Температура в воздухе почти обжигающая, одежда немилосердно липнет к телу, и снять её пока нельзя.
Очень хочется. Им обоим.
А ещё Йонду понимает нечто важное: едва ли потом будет такое удобное время, чтобы сказать нужные вещи. Вещи, которые говорятся единожды.
— Знаешь, я-то уже не юнец. И мало ли, как и что сложится, — слова подбирать не приходится, возможно, потому что пафосные речи Йонду никогда и не толкал: кому нужна красота слов, когда речь порой идёт о десятках жизней, — и я бы, в общем…
Глотнуть воздуха всё же приходится. Йонду не предполагал, что это может быть не так просто — говорить обычные слова — что они могут застревать в горле и царапать глотку какой-то фальшивой тоской.
Краглин смотрит, не мигая, но его ресницы подрагивают.
— Я бы… хотел, чтобы… стрела досталась тебе, когда я — всё… — Удонта кашляет, прочищая горло, и достаёт последнюю воду.
Ничего, скоро они будут дома.
Краглин понимает, что сказанное просто надо переварить и жить дальше.
И это самое сложное.
—Почему? — и он даже знает, что именно хотел бы услышать и что это точно не прозвучит.
— У тебя, в отличие от многих, есть мозг, и ты умеешь им пользоваться. Теоретически, — предводитель сразу же ухмыляется, будто снижая градус напряжения.
Это тоже сойдёт, вполне сойдёт для такого момента, думает Краглин. Вернее, он изо всех сил старается держать мимику и тело под контролем, потому что управлять всем и сразу, когда разбежавшиеся мысли ещё не собраны — это слишком для такого жаркого дня и такого невыносимого момента.
И ему хочется тоже помочь Йонду разрядить обстановку.
— Что ты любишь?
— Уже не помню.
— Я про музыку, например. Или ещё какое искусство, не знаю…
— А что, сопляки нынче тоже такие слова знают?
Это Йонду спрашивает по-отечески мягко и совершенно без издёвки, и в этом вопросе можно даже уловить некое восхищение.
— Ты же сам сказал, что я смышлёный.
— Я сказал, теоретически, — Йонду цокает языком и уже без какого-либо остатка смущения рассматривает татуировки на грубой шее и тянется к ним кривыми пальцами, — какой я был, скажи мне.
Краглин совсем не колеблется. Есть вещи, в которых ты уверен и которые не меняются никогда.
— Честный.
Йонду немного опускает голову и улыбается, потому что это слишком милая ложь.
— Отчаянный.
Улыбка на мгновение сменяется хищным оскалом, а синие пальцы касаются горячей покрасневшей кожи Краглина.
— Красивый.
Десятки багровых солнц взрываются бесконечными пучками света.
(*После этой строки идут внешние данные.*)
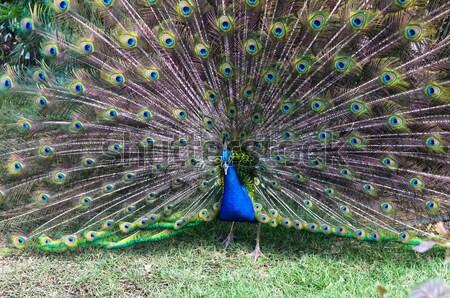Pavão grama verde dança pássaro padrão animal Foto stock © Pakhnyushchyy
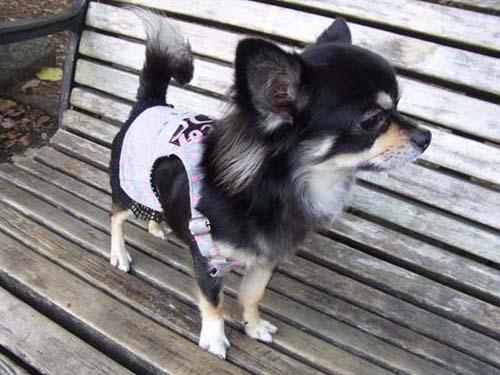 ドットオーバーオールスカート【誕生日 贈り物 プレゼント お祝い ペット 洋服】の画像1枚目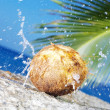 View of coconut getting cracked against shore boulder - Stok fotoğraf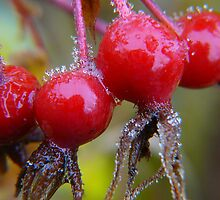 Winter Apples,(Frosted Rose-hips) by MaeBelle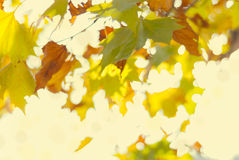 Zamazany żółty jesieni ulistnienie Zdjęcia Stock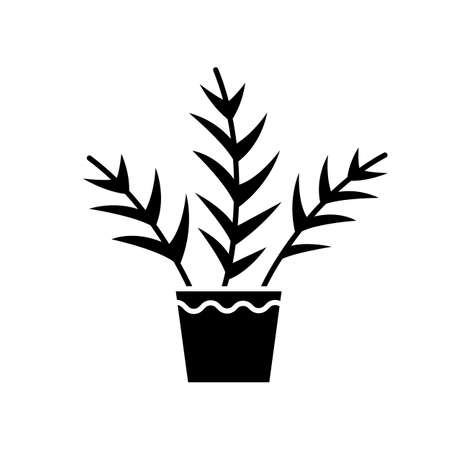 Parlor palm black glyph icon. Chamaedorea elegans. Neanthe bella palm. Majesty palm. Indoor tropical plant. Leafy decorative houseplant. Silhouette symbol on white space. Vector isolated illustration  イラスト・ベクター素材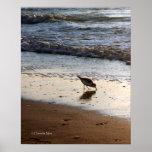 Sandpiper Poster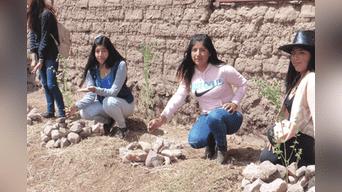 Puno: capacitan a estudiantes universitarios y soldados del ejército para actividades de forestación.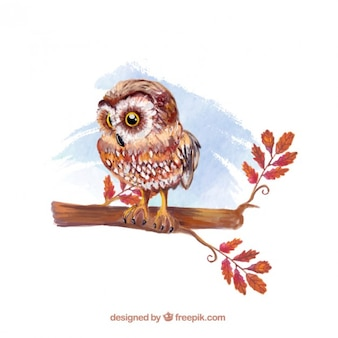 Watercolor hand painted owl illustration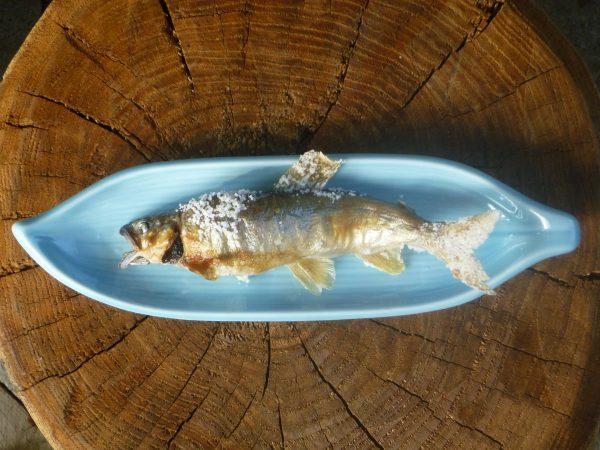 夏の魚。鮎が美味しいです!サムネイル
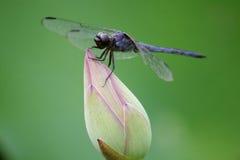 Libelle, die auf Lotos stillsteht lizenzfreie stockbilder
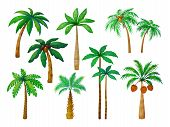 Cartoon Palm Tree. Jungle Palm Trees With Green Leaves, Coconut Beach Palms Isolated Vector Set poster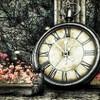 自分の時間(体感時間)を増やす方法 (。☌ᴗ☌。)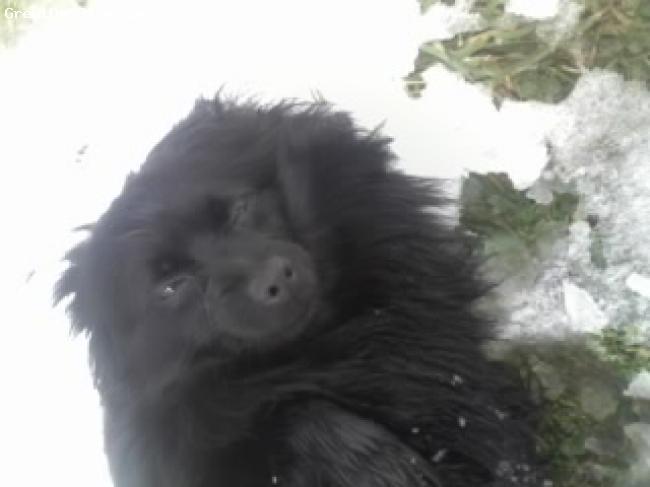Pomeranian, 4, Black, Bear rolling around in the snow...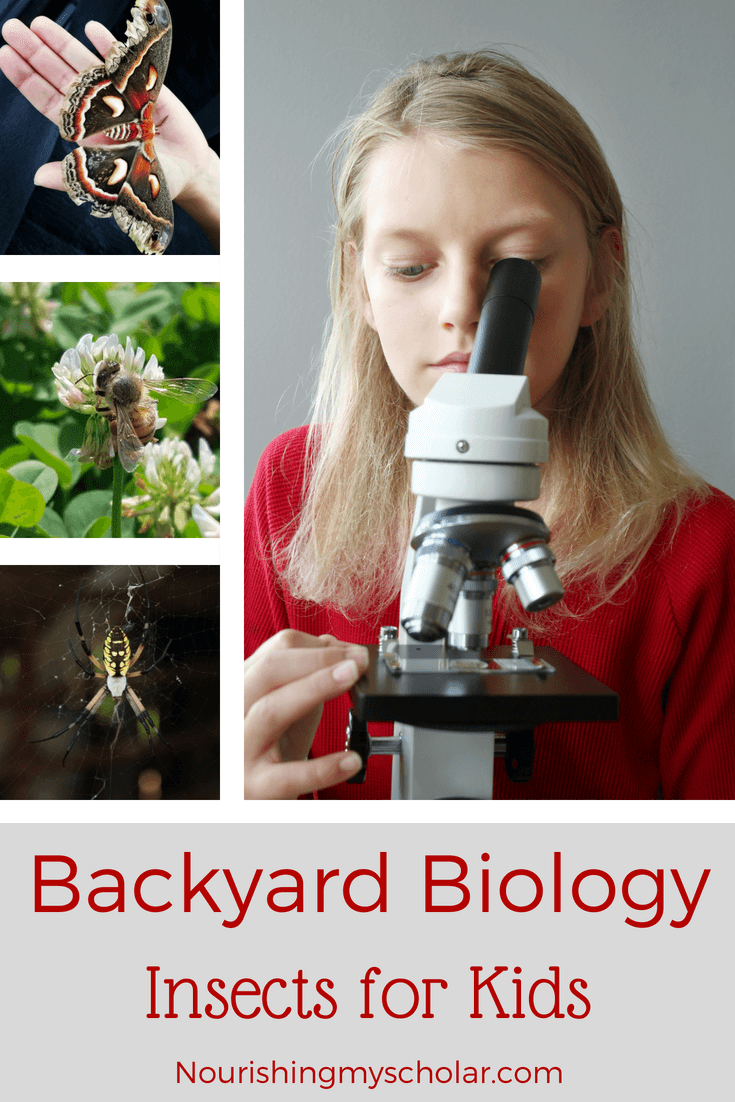 Backyard Biology Insects for Kids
Небо полыхает рубином, багрянцем и едва ли не кислотной лазурью. Воздух плотнеет с каждой секундой.
Между ними ни одной лишней галактики, и это намного острее чем стрела Йонду.
Возвращаются они намного позже, чем их перестают ждать.
Йонду сразу уходит к себе и не оборачивается, чтобы ещё раз посмотреть на ошеломлённого и какого-то притихшего Краглина.
Но красный след от стрелы Йонду в воздухе, образующий неровное сердечко, Краглин всё-таки замечает.